Quote precisely the final stretch of the listing: start at the line containing "Which can be" and stop after the last line.
┄┄┄┄┄┄
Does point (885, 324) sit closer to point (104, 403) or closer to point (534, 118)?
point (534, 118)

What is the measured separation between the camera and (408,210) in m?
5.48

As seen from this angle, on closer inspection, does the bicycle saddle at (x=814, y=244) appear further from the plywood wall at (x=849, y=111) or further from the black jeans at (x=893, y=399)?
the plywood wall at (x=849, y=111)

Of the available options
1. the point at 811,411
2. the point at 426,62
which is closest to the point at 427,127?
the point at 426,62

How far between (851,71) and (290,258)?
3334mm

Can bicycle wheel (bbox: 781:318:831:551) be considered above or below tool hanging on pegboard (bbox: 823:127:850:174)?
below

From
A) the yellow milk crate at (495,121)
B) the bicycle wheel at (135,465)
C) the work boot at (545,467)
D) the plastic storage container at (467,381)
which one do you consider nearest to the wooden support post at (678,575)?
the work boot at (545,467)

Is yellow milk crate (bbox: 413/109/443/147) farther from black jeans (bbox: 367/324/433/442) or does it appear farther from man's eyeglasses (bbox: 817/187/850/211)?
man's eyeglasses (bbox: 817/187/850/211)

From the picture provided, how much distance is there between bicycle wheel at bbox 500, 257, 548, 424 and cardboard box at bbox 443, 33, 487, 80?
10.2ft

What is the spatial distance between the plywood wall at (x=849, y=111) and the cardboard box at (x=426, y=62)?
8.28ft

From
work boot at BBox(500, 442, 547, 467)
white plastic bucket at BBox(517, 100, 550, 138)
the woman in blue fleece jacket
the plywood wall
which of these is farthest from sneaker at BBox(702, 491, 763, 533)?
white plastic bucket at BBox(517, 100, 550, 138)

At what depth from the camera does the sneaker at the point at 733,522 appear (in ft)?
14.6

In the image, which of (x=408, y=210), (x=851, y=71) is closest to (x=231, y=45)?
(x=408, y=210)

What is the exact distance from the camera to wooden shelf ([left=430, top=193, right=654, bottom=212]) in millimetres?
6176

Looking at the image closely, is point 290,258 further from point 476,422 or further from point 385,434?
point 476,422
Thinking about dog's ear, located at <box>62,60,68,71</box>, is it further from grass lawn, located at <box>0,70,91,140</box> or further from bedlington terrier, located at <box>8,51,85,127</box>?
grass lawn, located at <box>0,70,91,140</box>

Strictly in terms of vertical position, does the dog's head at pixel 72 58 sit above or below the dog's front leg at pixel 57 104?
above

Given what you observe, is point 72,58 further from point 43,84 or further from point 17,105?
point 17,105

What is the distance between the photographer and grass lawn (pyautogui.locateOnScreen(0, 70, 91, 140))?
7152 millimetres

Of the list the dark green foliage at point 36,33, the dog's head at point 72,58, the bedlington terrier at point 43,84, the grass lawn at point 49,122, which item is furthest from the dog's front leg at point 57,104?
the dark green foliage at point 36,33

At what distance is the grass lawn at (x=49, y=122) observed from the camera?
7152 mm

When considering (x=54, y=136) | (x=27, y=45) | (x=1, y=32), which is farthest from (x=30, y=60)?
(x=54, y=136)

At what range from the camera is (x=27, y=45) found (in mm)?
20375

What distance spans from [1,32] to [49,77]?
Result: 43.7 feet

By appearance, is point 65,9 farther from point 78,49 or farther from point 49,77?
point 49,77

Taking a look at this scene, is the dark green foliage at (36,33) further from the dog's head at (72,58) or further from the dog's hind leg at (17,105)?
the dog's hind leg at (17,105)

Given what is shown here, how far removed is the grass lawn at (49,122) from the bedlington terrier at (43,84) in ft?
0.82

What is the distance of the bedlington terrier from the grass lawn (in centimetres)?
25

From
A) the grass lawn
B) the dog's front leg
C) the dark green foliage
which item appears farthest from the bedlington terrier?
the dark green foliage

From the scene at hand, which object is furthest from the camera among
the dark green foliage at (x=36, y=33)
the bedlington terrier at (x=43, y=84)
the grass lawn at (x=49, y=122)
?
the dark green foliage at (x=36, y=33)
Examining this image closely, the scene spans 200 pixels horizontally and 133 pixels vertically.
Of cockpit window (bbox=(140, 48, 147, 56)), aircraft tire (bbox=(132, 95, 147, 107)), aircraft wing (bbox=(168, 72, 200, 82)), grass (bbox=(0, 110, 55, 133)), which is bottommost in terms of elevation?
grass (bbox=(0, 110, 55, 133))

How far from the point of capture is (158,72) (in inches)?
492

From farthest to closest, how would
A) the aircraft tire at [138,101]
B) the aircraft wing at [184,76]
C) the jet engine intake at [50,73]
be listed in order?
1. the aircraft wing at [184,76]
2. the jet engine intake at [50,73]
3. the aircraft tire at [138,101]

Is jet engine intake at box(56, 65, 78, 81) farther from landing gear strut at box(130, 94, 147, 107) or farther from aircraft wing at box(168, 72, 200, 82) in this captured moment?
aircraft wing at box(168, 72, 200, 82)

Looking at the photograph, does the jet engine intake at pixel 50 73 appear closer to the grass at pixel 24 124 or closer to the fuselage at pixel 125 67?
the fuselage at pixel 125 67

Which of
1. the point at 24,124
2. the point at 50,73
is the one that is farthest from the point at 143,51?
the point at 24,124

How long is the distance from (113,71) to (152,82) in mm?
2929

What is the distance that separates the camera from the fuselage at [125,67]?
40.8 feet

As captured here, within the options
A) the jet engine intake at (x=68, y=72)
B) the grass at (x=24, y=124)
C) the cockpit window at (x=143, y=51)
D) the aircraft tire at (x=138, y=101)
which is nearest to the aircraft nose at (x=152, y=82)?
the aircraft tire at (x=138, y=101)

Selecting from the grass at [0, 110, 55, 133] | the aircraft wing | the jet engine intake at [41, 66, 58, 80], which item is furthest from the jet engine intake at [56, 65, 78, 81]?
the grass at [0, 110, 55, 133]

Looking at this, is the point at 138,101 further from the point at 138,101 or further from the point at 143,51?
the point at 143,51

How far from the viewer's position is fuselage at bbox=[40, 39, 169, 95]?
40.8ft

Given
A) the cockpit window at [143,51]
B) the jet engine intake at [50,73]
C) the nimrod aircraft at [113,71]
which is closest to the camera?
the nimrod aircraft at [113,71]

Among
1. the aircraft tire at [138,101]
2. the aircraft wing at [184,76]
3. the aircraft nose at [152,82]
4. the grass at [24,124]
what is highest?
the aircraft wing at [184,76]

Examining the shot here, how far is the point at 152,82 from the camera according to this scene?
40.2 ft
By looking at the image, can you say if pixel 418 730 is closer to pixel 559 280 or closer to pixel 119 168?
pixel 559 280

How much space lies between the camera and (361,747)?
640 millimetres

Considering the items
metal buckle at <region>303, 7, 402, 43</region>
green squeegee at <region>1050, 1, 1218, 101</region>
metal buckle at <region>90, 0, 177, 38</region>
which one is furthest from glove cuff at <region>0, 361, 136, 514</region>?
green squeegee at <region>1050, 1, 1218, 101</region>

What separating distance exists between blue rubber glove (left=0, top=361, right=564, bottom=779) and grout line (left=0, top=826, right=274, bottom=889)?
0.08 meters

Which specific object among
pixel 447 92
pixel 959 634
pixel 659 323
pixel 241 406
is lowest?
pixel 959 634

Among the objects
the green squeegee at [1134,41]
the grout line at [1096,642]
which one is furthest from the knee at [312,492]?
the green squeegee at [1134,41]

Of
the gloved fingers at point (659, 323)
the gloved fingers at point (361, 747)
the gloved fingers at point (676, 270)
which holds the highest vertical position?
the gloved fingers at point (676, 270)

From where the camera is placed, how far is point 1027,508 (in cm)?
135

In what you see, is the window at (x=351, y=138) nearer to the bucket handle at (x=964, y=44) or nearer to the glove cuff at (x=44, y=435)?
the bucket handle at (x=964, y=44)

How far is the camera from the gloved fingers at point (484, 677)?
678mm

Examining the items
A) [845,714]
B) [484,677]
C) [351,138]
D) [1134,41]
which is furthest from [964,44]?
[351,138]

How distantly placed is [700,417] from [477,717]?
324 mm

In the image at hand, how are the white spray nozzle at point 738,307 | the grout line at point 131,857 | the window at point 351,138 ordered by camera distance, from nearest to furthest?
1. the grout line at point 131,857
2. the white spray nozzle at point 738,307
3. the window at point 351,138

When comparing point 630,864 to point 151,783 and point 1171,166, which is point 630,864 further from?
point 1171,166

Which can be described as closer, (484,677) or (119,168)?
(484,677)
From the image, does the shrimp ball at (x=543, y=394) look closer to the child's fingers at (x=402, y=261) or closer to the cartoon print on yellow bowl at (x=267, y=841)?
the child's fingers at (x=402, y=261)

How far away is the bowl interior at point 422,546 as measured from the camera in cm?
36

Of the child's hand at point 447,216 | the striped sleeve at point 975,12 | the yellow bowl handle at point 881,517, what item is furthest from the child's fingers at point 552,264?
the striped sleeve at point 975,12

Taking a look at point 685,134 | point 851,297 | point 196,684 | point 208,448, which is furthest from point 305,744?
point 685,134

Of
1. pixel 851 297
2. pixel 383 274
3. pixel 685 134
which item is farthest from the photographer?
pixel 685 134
┄┄┄┄┄┄
(EXERCISE ANSWER):
Which can be described as closer, (484,677) or (119,168)?
(484,677)
From the image, does the shrimp ball at (x=543, y=394) look closer to the child's fingers at (x=402, y=261) or closer to the cartoon print on yellow bowl at (x=267, y=841)?
the child's fingers at (x=402, y=261)

How far away is the bowl interior at point 422,546 as measured from the camera in cm?
36

Of the child's hand at point 447,216 | the striped sleeve at point 975,12 | the yellow bowl handle at point 881,517, what item is furthest from the child's fingers at point 552,264?
the striped sleeve at point 975,12

Taking a look at point 685,134 | point 851,297 | point 196,684 | point 208,448, which is furthest from point 305,744?
point 685,134

Of
1. pixel 851 297
2. pixel 383 274
3. pixel 685 134
which item is farthest from the photographer?
pixel 685 134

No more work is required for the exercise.